For now we can behold a "den", which is a building component that is equivalent to a bedroom:

Infrastructure

I had to switch off the Greedy pathfinding in the game because people kept getting stuck like dumbasses and then filled themselves in with their own filthy poop. Well actually I haven't coded poop yet so the latter part isn't possible. Yet. In any case, it is now entirely A* pathfinding but obviously with just a naive implementation the performance demands much. So I may have to turn my efforts to some performance tweaking at some point in the near future. There are two general ideas: first is to make the A* faster (as I've done before but the code gets quite ugly) and the second is to use memory to decrease the number of times I recalculate paths via A*.

Units now have graphic variant ids. These ids match across the "races". So right now there are Humans, Elves and Ogres. A graphic variant ID of 1 is the same "type" of human, elf or ogre. This means that if "1" maps to a purple-skinned male in Human, it also maps to a purple-skinned male in Elf. This was to make the reproduction algorithm simpler; I could just take the graphic variant of one of the parents and voila I got matching skin colour.

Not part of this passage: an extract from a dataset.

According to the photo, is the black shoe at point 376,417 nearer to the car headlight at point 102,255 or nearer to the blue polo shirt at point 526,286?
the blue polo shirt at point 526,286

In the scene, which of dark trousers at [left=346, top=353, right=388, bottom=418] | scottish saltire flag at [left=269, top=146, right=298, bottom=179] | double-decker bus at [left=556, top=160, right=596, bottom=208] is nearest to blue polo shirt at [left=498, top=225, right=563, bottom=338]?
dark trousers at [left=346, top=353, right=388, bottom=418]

Placing structures now respect previously placed structures, construction sites, rocks, resource nodes and everything else in the way. No more magical slamming crap on top of other crap and then you can only click one of them.

Whew

With the ability to put 2x2 buildings, I've laid the ground work for developing an industry chain. You can already hunt, gather and craft. I'd like to be able to allow the user now to automate an industry chain and then subsequently consume those goods for happiness and health. That'll make the first true building block of Cultura.